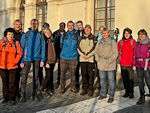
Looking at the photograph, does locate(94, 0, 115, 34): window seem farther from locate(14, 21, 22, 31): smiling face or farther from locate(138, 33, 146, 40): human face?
locate(14, 21, 22, 31): smiling face

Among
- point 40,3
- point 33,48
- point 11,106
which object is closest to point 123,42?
point 33,48

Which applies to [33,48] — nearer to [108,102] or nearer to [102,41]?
[102,41]

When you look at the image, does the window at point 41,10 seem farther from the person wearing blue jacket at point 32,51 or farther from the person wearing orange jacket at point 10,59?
the person wearing orange jacket at point 10,59

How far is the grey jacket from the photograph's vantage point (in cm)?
491

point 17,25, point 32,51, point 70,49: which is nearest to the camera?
point 32,51

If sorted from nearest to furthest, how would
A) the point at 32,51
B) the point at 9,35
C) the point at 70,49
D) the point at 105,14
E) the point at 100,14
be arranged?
the point at 9,35 < the point at 32,51 < the point at 70,49 < the point at 105,14 < the point at 100,14

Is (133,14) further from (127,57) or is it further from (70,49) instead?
(70,49)

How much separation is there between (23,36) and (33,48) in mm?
363

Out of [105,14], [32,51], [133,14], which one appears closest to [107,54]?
[32,51]

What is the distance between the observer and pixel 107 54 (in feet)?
16.2

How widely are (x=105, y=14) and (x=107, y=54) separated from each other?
544 cm

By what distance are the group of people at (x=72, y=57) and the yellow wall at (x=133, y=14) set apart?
3.14 metres

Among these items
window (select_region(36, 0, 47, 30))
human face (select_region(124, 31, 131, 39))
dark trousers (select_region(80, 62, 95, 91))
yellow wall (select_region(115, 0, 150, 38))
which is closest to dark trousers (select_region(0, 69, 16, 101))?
dark trousers (select_region(80, 62, 95, 91))

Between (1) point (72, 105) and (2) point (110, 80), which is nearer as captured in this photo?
(1) point (72, 105)
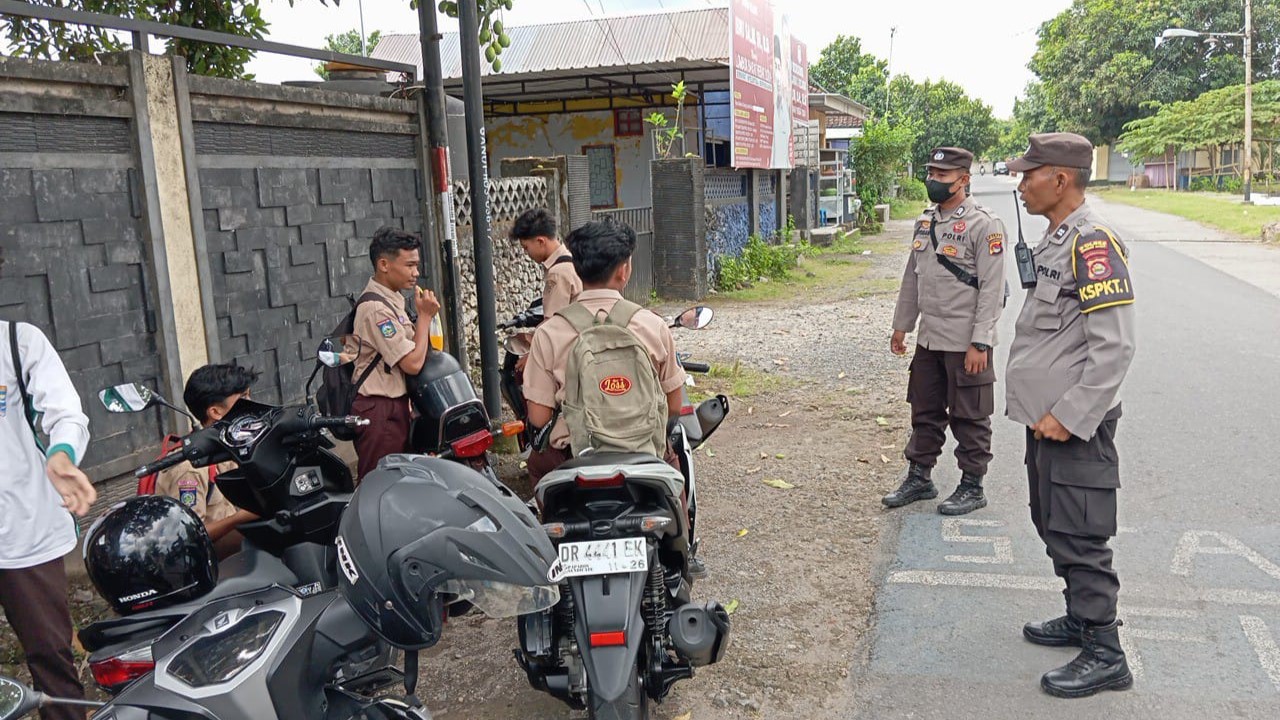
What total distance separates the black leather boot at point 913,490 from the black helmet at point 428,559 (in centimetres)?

§ Given request
Swap every "window" in the data above for "doorway" and write it all out again with nothing else changed. Leave the pictures out.

§ Final answer
Looking at the photograph, does locate(94, 0, 115, 34): doorway seem farther from locate(14, 21, 22, 31): smiling face or farther from locate(138, 33, 146, 40): human face?
locate(14, 21, 22, 31): smiling face

Among
- point 40,3
- point 33,48
- point 11,106
which object is closest to point 123,42?
point 33,48

Which applies to [33,48] — nearer to [108,102] or nearer to [102,41]?
[102,41]

When you look at the image, does the doorway at point 41,10 seem farther from the person wearing blue jacket at point 32,51 or farther from the person wearing orange jacket at point 10,59?
the person wearing orange jacket at point 10,59

How far is the grey jacket from the photograph's vantage point (in cm)?
491

point 17,25, point 32,51, point 70,49: which is nearest to the camera?
point 32,51

If sorted from nearest to furthest, how would
A) the point at 32,51
B) the point at 9,35
C) the point at 70,49
D) the point at 105,14
E) the point at 100,14
be arranged?
the point at 9,35 < the point at 32,51 < the point at 70,49 < the point at 105,14 < the point at 100,14

Is (133,14) further from (127,57) or is it further from (70,49) instead?
(70,49)

How much separation is there between (23,36) and (33,48) in mm?
363

Out of [105,14], [32,51], [133,14], which one appears closest to [107,54]?
[32,51]

What is the distance between the observer and pixel 107 54 (in feet)?
16.2

How widely are (x=105, y=14) and (x=107, y=54) separated from each other?
544 cm

By what distance are the group of people at (x=72, y=57) and the yellow wall at (x=133, y=14) set apart?
3.14 metres

Among these items
doorway (select_region(36, 0, 47, 30))
human face (select_region(124, 31, 131, 39))
dark trousers (select_region(80, 62, 95, 91))
yellow wall (select_region(115, 0, 150, 38))
which is closest to dark trousers (select_region(0, 69, 16, 101))?
dark trousers (select_region(80, 62, 95, 91))

Between (1) point (72, 105) and (2) point (110, 80), which is nearer as captured in this photo?
(1) point (72, 105)
What total distance separates the black leather boot at point 913,490 from the black helmet at point 428,559 (in centimetres)?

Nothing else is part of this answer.